Understanding the Generalization of Adam in Learning Neural Networks with Proper Regularization

TL;DR

This paper explains why Adam often generalizes worse than gradient descent in deep learning, showing that in nonconvex settings, Adam and GD can find different solutions with different test errors, unlike in convex cases.

Contribution

The paper provides a theoretical analysis demonstrating that Adam's inferior generalization is due to nonconvex landscape effects, contrasting with convex scenarios where solutions coincide.

Findings

Adam and GD converge to different solutions in nonconvex neural network training.

In convex settings with regularization, Adam and GD find the same solution.

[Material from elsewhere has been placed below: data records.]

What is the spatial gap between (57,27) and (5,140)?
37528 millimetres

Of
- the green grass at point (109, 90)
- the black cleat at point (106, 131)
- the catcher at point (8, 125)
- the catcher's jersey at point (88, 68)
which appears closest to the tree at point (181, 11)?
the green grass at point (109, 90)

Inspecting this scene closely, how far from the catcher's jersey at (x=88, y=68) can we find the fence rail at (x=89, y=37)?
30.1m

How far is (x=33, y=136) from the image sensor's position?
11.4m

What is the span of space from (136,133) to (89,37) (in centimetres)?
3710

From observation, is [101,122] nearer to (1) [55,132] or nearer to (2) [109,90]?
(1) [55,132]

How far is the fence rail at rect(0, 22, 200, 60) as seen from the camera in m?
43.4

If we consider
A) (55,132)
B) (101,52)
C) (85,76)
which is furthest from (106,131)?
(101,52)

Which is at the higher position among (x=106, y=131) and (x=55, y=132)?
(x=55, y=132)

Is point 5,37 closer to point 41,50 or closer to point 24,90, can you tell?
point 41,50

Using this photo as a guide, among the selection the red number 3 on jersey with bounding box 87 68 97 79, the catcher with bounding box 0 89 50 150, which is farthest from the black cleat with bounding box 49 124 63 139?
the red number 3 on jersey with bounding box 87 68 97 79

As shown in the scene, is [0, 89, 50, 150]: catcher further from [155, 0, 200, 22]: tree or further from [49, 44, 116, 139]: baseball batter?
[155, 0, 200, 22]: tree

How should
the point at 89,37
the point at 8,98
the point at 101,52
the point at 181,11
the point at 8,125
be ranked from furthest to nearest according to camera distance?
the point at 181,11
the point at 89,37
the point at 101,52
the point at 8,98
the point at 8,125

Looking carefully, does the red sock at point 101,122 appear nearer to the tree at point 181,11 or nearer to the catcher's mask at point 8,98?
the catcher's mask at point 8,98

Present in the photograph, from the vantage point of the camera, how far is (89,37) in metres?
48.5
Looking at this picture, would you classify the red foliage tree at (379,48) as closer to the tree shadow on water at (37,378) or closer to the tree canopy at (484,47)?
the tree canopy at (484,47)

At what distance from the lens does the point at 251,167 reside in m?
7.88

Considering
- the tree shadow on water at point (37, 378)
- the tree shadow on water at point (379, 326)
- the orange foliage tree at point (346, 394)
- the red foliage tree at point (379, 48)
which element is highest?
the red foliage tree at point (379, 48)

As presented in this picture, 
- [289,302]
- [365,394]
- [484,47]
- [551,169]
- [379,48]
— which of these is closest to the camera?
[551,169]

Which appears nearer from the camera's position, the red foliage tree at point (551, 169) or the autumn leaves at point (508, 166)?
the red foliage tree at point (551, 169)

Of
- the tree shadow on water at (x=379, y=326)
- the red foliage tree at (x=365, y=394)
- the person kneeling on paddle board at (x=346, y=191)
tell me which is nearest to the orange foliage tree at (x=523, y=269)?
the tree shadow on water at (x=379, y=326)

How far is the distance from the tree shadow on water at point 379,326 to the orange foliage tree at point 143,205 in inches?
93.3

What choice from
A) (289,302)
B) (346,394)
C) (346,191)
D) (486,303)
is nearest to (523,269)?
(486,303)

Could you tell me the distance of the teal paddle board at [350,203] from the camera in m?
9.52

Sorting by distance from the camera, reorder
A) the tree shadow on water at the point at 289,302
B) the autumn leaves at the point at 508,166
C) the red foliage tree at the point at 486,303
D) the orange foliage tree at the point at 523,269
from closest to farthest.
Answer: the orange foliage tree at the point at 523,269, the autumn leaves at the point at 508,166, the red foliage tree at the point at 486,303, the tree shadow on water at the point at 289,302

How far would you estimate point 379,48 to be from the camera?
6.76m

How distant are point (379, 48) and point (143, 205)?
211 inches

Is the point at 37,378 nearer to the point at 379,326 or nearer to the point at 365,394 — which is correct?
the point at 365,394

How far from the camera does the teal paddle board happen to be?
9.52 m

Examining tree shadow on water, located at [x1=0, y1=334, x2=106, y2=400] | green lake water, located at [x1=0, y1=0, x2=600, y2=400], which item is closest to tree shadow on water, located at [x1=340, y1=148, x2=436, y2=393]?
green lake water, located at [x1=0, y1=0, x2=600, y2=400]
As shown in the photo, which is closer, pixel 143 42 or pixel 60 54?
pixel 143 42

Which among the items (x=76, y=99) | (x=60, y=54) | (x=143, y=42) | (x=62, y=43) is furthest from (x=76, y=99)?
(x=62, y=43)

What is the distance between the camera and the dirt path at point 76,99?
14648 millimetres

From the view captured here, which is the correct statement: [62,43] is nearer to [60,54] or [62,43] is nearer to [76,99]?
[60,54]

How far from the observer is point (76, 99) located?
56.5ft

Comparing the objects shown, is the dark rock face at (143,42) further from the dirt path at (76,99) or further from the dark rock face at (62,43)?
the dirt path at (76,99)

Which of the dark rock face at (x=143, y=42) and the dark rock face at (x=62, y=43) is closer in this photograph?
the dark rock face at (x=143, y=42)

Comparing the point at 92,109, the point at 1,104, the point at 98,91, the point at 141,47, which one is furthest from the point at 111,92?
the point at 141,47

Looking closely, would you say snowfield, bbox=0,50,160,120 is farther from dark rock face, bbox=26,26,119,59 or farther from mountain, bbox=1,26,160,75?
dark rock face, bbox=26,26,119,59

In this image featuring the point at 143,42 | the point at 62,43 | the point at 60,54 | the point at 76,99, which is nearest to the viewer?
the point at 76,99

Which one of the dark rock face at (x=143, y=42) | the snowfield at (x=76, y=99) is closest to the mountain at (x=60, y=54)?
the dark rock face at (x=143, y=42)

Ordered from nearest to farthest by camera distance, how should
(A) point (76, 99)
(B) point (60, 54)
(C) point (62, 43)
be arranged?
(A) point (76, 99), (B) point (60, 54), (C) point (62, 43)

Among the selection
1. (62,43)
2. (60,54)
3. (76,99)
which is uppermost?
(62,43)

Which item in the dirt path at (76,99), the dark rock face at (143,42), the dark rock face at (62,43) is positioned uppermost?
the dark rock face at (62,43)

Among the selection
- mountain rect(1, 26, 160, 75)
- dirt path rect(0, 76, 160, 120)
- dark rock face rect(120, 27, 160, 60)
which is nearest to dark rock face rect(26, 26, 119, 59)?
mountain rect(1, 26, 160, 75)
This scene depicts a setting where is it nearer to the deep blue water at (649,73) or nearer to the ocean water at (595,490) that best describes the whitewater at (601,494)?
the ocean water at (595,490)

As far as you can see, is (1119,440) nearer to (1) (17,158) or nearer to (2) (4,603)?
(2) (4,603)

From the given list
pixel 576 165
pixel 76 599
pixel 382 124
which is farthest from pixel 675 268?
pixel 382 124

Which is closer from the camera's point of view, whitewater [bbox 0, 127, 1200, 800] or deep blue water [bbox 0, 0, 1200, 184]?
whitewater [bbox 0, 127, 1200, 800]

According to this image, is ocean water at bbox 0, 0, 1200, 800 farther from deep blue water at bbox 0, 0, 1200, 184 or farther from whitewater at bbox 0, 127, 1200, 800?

The generalization gap is fundamentally linked to the nonconvexity of deep learning landscapes.

Abstract

Adaptive gradient methods such as Adam have gained increasing popularity in deep learning optimization. However, it has been observed that compared with (stochastic) gradient descent, Adam can converge to a different solution with a significantly worse test error in many deep learning applications such as image classification, even with a fine-tuned regularization. In this paper, we provide a theoretical explanation for this phenomenon: we show that in the nonconvex setting of learning over-parameterized two-layer convolutional neural networks starting from the same random initialization, for a class of data distributions (inspired from image data), Adam and gradient descent (GD) can converge to different global solutions of the training objective with provably different generalization errors, even with weight decay regularization. In contrast, we show that if the training objective is convex, and the weight decay regularization is employed, any optimization algorithms including Adam and GD will converge to the same solution if the training is successful. This suggests that the inferior generalization performance of Adam is fundamentally tied to the nonconvex landscape of deep learning optimization.